EXCERPT PROVIDED ::
# When do you slip inside the trigger guard?



## Wyatt (Jan 29, 2008)

In a real defensive situation, at what point do you place your finger inside the guard? Every week I see Lt. Horatio Caine with gun in both hands, fully trained on the perp standing over his victim, screaming "Police, put the gun down!", and he's still got his finger outside the guard, along the slide. I know it's just TV but I'm sure they have LE consultants on the show.

I'm curious about what is LE protocol, but more importantly I'd really like to know what would you guys do, and therefore what should I do?

Say it's the middle of the night and you hear an intruder. Assuming I know the whereabouts of my entire family (i.e. behind me) and I choose to make my way from my bedroom towards the threat. It seems to me if I'm holding the gun w/ both hands, in a ready position angled down as I make my way through doors etc. I might already be on the trigger, but I don't know if this correct. Would your finger be on the trigger at this point in the situation? If not, say you see someone in the living room, back to you, picking up your TV. Your raise and train your weapon - now do you cover the trigger? What about the point at which you positively ID the guy as an intruder and are trained on him. Are you now inside the guard? Or do you still have the patience to wait and see what he is going to do?

To change the situation slightly, I gather the entire family in the master bedroom (again behind me) and decide to wait there with my firearm trained on the doorway or top of the stairs etc. I imagine I would be on the trigger at this point, but this may be very wrong since I haven't made a positve ID at this point.

Where would you guys be with this type of scenario? At what point do you cover the "go" button? When you want to be completely ready to shoot; when you have made the decision you are willing to shoot; or only when you are actually going to shoot? While this last one sounds like the correct textbook answer, in a life threatening situation aren't you at some point correct to become more concerned with having the quickest possible reaction time and being first to get off?

Assuming the answer is to stay off the trigger until you have made a 100% commitment to actually fire, any tips in how to train for this at the range? Any drills etc?

I'm new here but already value the input and advice you guys provide.

Thanks!


----------



## tony pasley (May 6, 2006)

I never put my finger inside the guard until I am ready to squeeze.


----------



## gmaske (Jan 7, 2008)

In an intruder situation it is just me, the wife, and the dog. The dog is now deaf poor guy. We all sleep in the same room so I'd be in the hole with the finger resting on go pointed at the entry point. My pistol is DA first shot with a long pull. I'd wait and not hunt so no worries about tripping. We have two entrances to the bedroom but one is blocked so they would have to come through the bathroom which has a night light. I'd know who it wasn't before I pulled the trigger. If you need a gun and the situation is urgent I'd be in the hole as soon as the gun were in front of me and coming up on the target. If it were a situation were I was alarmed but had no threat in front of me it would be along side at the ready. To me these are correct choices depending on the threat level. Any type of recreational shooting no fingering the trigger or inside the gard till you are facing your target and are ready to shoot. Pistol is always pointed in safe or intended direction.


----------



## SemoShooter (Jul 5, 2007)

My vote is never to have you finger on the trigger until you are going to shoot. The training that I have taken from experts supports this. In a high stress situation with your finger on the trigger if you just get startled you quite likely will flinch and pull the trigger.

EXERCISE DESCRIPTION :: Write what comes next in the forum thread about when to move a finger inside the trigger guard, picking up right after its final post. The rows play no part in this.

RAW RECORDS ::
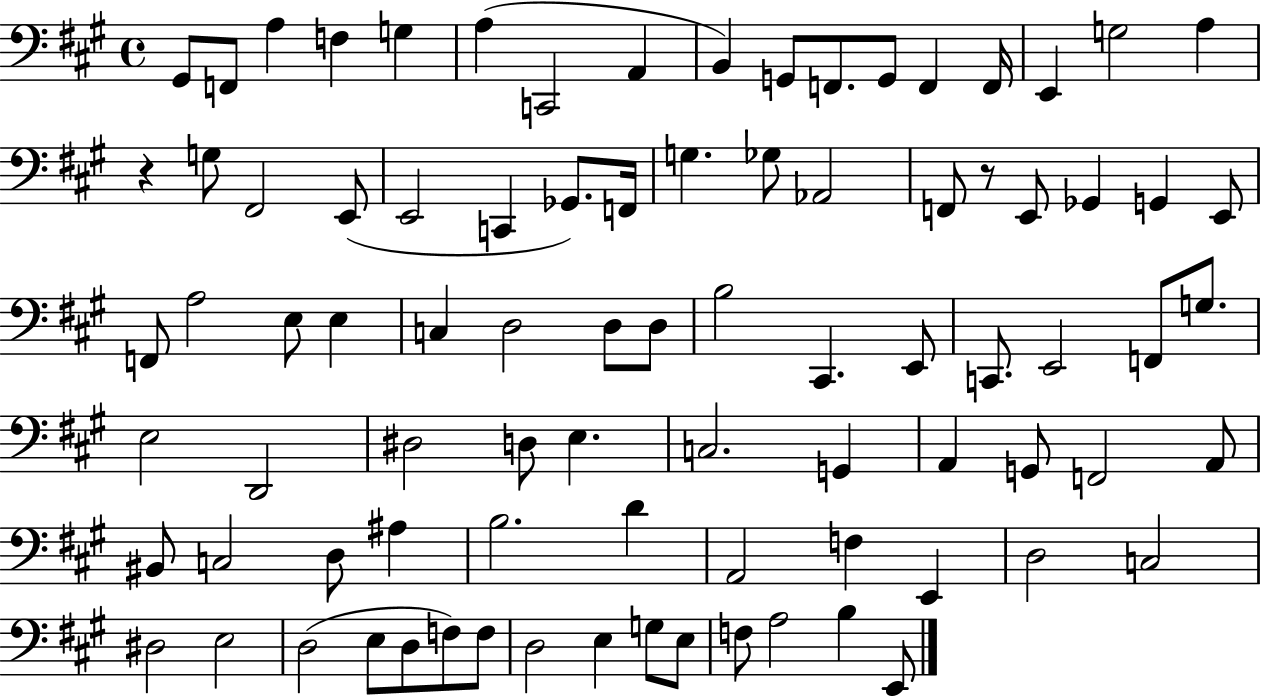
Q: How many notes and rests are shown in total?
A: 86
...
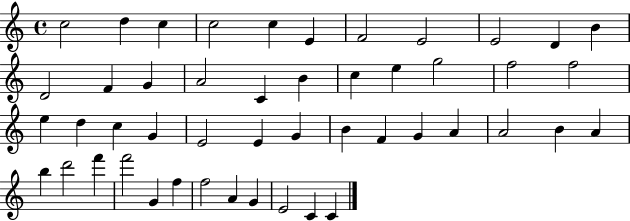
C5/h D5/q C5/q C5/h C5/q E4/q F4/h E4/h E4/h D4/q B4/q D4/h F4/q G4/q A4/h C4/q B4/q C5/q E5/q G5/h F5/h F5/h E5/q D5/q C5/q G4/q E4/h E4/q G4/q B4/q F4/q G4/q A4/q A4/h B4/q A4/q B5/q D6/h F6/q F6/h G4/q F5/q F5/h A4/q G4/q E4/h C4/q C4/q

WRITTEN RESPONSE ::
----------



## Mike Barham (Mar 30, 2006)

As with so many things, "it depends."

During a draw-and-fire stroke, as when there is no question that you're going to shoot the guy as soon as you clear leather and get a "flash sight picture" or other index, we are normally taught that the finger enters the trigger guard after the hands come together. This would be at Count 4 in a 5-Count draw, or at Count 3 in a 4-Count draw. In this scenario, the safety (if any) should be off and the finger on the trigger by the time the gun reaches eye level.

If holding someone at gunpoint, we leave the finger off the trigger. Some schools of thought say that one should not have the weapon pointed directly at the opponent, but rather have it in Low Ready with the safety (if any) engaged and the finger off the trigger. Others teach us to point in, but to keep the finger "in register" and well clear of the trigger.

I do not know any serious instructor who advocates a finger on the trigger until the target is identified and a decision to fire has been consciously made. TV is a poor role model and a lousy learning tool.


----------



## Wyatt (Jan 29, 2008)

Thanks all for your thoughtful responses. It seems you are all pretty much on the same page.

To make sure I understand (and please correct me if I’m wrong):

Placing the finger inside the guard is not the last step in the highest state of readiness. The highest state of readiness still has the finger outside the trigger guard. Rather, it would be more accurate to consider placing the finger inside the guard as the first step in the firing sequence. 

Mike, excuse my ignorance, but I’m unsure of what is meant by “in register”. You also mentioned that when holding someone at gun point your finger should be off the trigger. Do these two things mean outside of the trigger guard (i.e. along the slide) or may this mean the finger may be inside the guard, but away from and not physically touching the trigger, such as within the trigger guard but up against the inside front of the guard? I’m just not clear if “off the trigger” and “in register” also includes being outside the guard as well. 

Sorry for sounding so dense, but I just want to be sure. I take all this stuff pretty seriously. I guess the only dumb question is the one not asked.


----------



## tony pasley (May 6, 2006)

Finger outside the trigger guard until the last thing before the trigger is pulled.


----------



## Mike Barham (Mar 30, 2006)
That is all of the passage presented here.